## EXERCISE INSTRUCTIONS
Rewrite the crawfish season text starting at "Now, Crawfish Shack" and ending at "the upcoming season.", substituting "restaurateurs" for "operators".

A metal tray of crawfish, with potatoes, hard-boiled eggs, corn on the cob, and bottles of beer.
It’s not quite crawfish season — yet.
Becca Wright

Already, Houstonians are in search of the best crawfish in town to get their fix, but many restaurant owners are saying this season will experience some delays. Midtown seafood restaurant Josephine’s will push back its plans to serve crawfish by at least a few weeks, and Crawfish Shack, a seasonal Crosby restaurant known for its spicy, saucy crawfish boils and laidback BYOB environment, posted on its Instagram that it would delay its January opening because its purveyors don’t have enough crawfish to supply its drive-thru yet.

“The catch is extremely low, and prices are very high,” Crawfish Shack owners wrote. “Our goal is always to provide our customers with an excellent quality product at a fair price. We also need a good supply in order to open. The farmers are really struggling this season with Mother Nature.”

Now, Crawfish Shack plans to open on Wednesday, January 17 instead of January 10.

While some operators see mid-January or later as a delay for serving crawfish on restaurant menus, others say it’s right on time (or at least not far off) for the season. Marty Wadsworth, the owner of Texas-based restaurant Willie’s Grill and Icehouse, has been serving crawfish at his restaurants around the state for 25 years and is optimistic about the upcoming season.

“Crawfish season is our Super Bowl,” says Wadsworth, noting that Willie’s sold nearly 100,000 pounds of crawfish in the first half of 2023 year alone. The restaurant chain, which owns 20 outposts across Texas, is considered one of the first to serve crawfish locally, but the Southern culinary tradition exploded in Houston following the influx of Louisiana residents after Hurricane Katrina, resulting in more crawfish competition, he says. Crawfish is still Willie’s “bread and butter,” however, with the establishment selling tens of thousands of pounds every month during the season and experiencing a 20 percent increase in sales during the first half of the year.

Wadsworth says it’s standard for the season to start at the end of January or the beginning of February, with March and April serving as the “sweet spot” for consumption, when the bugs are more plentiful and the price per pound drops to its lowest point. Later in the season, the crawfish get larger, some reaching the size of a small lobster, Wadsworth says, but by Father’s Day or mid-June, the season ends. Then, the crawfish are too large and mature, with hardened shells that become too sharp and dangerous to deliver the traditional, pleasurable peel-and-eat experience.

## STORED DATA
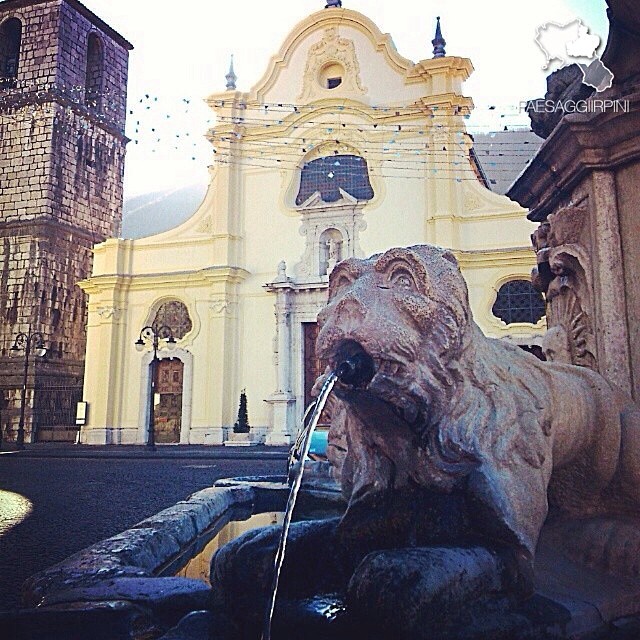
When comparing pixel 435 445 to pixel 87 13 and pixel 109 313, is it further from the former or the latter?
pixel 87 13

## IN RESPONSE
Now, Crawfish Shack plans to open on Wednesday, January 17 instead of January 10.

While some restaurateurs see mid-January or later as a delay for serving crawfish on restaurant menus, others say it’s right on time (or at least not far off) for the season. Marty Wadsworth, the owner of Texas-based restaurant Willie’s Grill and Icehouse, has been serving crawfish at his restaurants around the state for 25 years and is optimistic about the upcoming season.